PASSAGE.
......
An article in the Times of Israel:
US academics urge sanctions against Israeli ‘annexationists’ 
Anti-BDS professors want US, Europe to impose punitive measures on Bennett, Feiglin and others pursuing ‘destructive’ policies 
BY TIMES OF ISRAEL STAFF December 13, 2014, 9:38 am 
A group of Americans academics issued a call for the US and Europe to impose personal sanctions on Israeli politicians who promote the Israeli annexation of the West Bank and further settlement activity 
Scholars for Israel and Palestine (SIP) published a call, on the website of the anti-BDS organization, The Third Narrative, for punitive measures “on a cluster of Israeli political leaders and public figures who lead efforts to insure [sic] permanent Israeli occupation of the West Bank and to annex all or parts of it unilaterally in violation of international law.” 
SIP points to four prominent Israeli figures who fit this description: Economy Minister and head of the Jewish Home party Naftali Bennett, Minister of Construction and Housing Uri Ariel from Jewish Home, Likud MK Moshe Feiglin, and the head of the settler movement of Gush Emunin “Amana” and former Jewish Underground member, Zeev (Zambish) Hever. 
The four are singled out by SIP for pursuing “unjust, unlawful, and destructive policies in their most extreme and dangerous form.” 
“Annexationist policies pursued by these four individuals, and others like them… slam the door not only on peacemaking at present but for the foreseeable future. It is not sufficient to reiterate calls for negotiations. It is equally and urgently imperative to oppose the occupation itself, and especially those policies that seek to make it permanent and irreversible. It is necessary for the U S and the EU to go beyond verbal protest… [and] take active measures to penalize lawbreakers,” the call read. 
The petition goes into detail, explaining the choice of individuals. Bennett is cited for continuing to “press strongly for a policy of creeping annexation” and leading the struggle against the 2010 10-month settlement freeze when he was head of the Yesha Council. The freeze was called by Prime Minister Benjamin Netanyahu as an incentive to the Palestinians to negotiate. It failed. 
Ariel is criticized for promoting a one-state solution, also known as a binational state, being a “consistent advocate of accelerated settlement building,” announcing construction tenders at inopportune times and calling for the building of the Third Temple on the Temple Mount.
......
LISTING.
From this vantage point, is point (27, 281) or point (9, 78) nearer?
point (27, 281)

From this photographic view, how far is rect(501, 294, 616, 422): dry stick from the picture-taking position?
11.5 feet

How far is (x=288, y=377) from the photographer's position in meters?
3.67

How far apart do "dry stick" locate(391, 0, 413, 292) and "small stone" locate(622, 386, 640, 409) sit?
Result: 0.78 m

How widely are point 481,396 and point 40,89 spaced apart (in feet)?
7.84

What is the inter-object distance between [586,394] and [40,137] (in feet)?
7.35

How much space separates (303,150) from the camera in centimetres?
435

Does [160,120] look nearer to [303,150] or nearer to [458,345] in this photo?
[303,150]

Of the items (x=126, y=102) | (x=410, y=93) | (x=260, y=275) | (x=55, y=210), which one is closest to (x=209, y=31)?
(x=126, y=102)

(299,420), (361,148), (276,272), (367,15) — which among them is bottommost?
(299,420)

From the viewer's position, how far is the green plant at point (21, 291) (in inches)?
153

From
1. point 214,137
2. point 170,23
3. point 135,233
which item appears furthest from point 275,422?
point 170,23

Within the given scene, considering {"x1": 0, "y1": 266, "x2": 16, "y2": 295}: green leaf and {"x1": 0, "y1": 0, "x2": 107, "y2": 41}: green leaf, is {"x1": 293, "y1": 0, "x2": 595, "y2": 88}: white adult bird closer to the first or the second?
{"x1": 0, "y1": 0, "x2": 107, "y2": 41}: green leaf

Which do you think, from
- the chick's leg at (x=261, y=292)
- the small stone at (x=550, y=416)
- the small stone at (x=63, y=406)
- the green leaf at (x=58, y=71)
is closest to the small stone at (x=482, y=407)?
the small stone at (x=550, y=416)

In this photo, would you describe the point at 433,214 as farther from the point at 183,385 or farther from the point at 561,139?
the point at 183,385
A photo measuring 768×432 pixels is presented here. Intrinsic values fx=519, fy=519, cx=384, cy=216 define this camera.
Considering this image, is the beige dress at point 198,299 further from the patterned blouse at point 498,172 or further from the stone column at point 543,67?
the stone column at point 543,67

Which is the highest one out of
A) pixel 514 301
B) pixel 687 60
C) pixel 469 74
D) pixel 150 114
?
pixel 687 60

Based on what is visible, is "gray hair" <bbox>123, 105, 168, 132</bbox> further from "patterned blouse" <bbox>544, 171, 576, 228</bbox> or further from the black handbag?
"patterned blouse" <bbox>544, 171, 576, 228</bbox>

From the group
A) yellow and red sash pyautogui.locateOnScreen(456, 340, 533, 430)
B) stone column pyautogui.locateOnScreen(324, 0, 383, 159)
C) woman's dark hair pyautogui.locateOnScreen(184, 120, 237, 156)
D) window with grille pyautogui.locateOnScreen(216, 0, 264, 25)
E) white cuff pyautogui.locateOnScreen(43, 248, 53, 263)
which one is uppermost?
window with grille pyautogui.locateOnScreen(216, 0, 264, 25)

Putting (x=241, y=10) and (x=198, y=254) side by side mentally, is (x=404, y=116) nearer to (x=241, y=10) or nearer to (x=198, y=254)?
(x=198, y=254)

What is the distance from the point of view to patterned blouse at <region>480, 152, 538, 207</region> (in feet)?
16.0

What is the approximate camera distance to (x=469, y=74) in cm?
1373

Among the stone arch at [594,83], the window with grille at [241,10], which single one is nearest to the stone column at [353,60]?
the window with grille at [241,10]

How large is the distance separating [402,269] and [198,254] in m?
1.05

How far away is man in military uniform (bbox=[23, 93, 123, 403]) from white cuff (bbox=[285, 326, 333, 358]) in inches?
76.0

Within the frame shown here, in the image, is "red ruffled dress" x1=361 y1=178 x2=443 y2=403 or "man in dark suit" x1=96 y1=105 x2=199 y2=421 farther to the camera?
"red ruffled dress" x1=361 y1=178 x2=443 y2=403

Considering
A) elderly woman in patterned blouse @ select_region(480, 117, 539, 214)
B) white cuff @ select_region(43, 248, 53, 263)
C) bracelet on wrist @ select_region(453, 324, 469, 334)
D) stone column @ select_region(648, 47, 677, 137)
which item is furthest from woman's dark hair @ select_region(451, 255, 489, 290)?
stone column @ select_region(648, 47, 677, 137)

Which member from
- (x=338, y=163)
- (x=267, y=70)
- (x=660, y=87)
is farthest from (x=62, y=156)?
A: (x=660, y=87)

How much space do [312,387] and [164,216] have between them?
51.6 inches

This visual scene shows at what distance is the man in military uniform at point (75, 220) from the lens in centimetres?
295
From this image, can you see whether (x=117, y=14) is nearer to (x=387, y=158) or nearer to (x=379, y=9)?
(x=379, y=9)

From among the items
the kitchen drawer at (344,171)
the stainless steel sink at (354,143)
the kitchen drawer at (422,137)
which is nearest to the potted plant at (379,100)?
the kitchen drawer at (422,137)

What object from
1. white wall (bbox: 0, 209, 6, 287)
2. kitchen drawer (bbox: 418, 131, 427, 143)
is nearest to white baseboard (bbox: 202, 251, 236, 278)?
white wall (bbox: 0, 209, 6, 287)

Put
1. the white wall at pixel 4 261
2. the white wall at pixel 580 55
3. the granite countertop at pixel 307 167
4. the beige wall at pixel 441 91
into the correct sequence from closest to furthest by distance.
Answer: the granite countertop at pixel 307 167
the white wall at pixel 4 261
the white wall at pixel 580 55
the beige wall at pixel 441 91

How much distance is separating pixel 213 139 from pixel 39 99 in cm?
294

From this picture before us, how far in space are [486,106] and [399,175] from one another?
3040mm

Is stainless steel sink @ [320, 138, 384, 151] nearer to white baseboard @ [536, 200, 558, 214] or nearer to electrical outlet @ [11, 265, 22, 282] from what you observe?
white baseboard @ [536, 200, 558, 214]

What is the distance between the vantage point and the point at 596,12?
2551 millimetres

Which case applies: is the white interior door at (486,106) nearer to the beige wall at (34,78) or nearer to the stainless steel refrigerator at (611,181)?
......
TASKS TO COMPLETE.
[1] Name every Israeli figure whom Scholars for Israel and Palestine singles out in the article on sanctions against annexationists.
[2] Answer these from the article on sanctions against Israeli annexationists:
(a) On which organization's website did SIP publish its call?
(b) In what year was the 10-month settlement freeze that Bennett fought against?
(c) What does the article say Ariel called for building on the Temple Mount?

SOLUTIONS TO THE PROBLEMS.
[1]
Naftali Bennett
Uri Ariel
Moshe Feiglin
Zeev (Zambish) Hever

[2]
(a) The Third Narrative
(b) 2010
(c) The Third Temple